Exercise prompt:
Begin the copy at the line containing "A large white" in the data below and end it at the line containing "Nebraskus state flag", keeping each line exact and leaving out pictures.

Supplied material:
=== Begin Enclosure ===
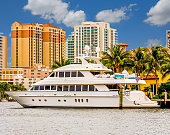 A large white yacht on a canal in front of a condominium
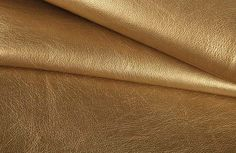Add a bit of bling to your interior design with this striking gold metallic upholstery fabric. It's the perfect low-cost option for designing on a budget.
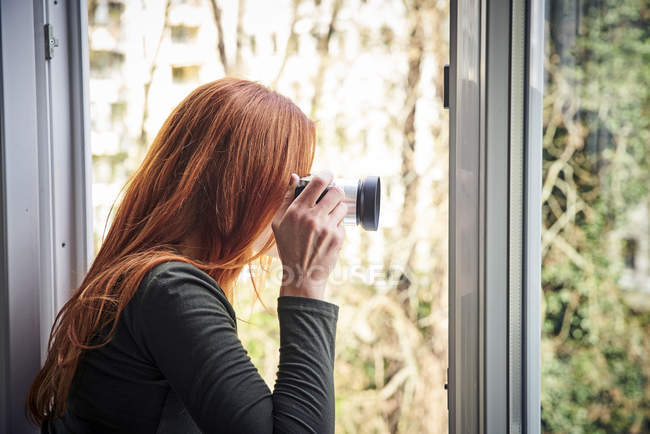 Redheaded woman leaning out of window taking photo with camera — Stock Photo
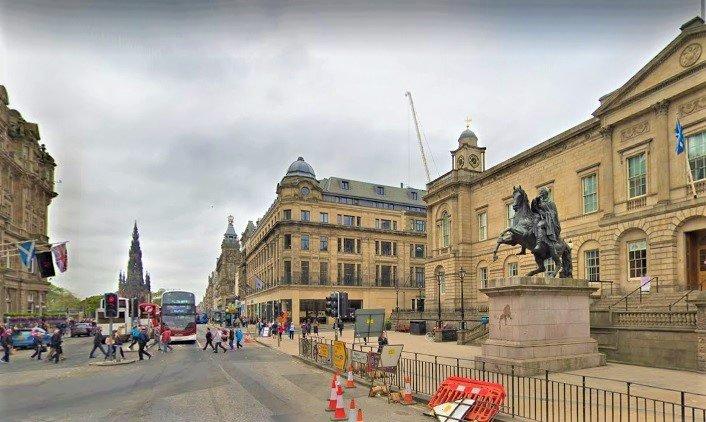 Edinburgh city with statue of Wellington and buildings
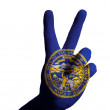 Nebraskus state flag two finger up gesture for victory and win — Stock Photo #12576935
=== End Enclosure ===
=== Begin Enclosure ===
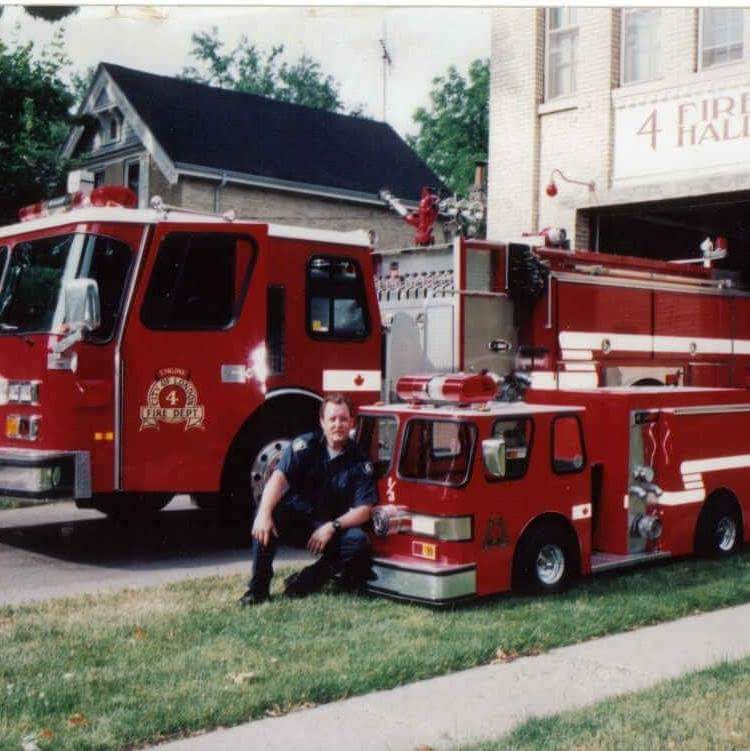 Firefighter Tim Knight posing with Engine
=== End Enclosure ===
=== Begin Enclosure ===
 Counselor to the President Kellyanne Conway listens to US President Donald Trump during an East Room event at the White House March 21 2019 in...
=== End Enclosure ===
Reply:
 A large white yacht on a canal in front of a condominium
Add a bit of bling to your interior design with this striking gold metallic upholstery fabric. It's the perfect low-cost option for designing on a budget.
 Redheaded woman leaning out of window taking photo with camera — Stock Photo
 Edinburgh city with statue of Wellington and buildings
 Nebraskus state flag two finger up gesture for victory and win — Stock Photo #12576935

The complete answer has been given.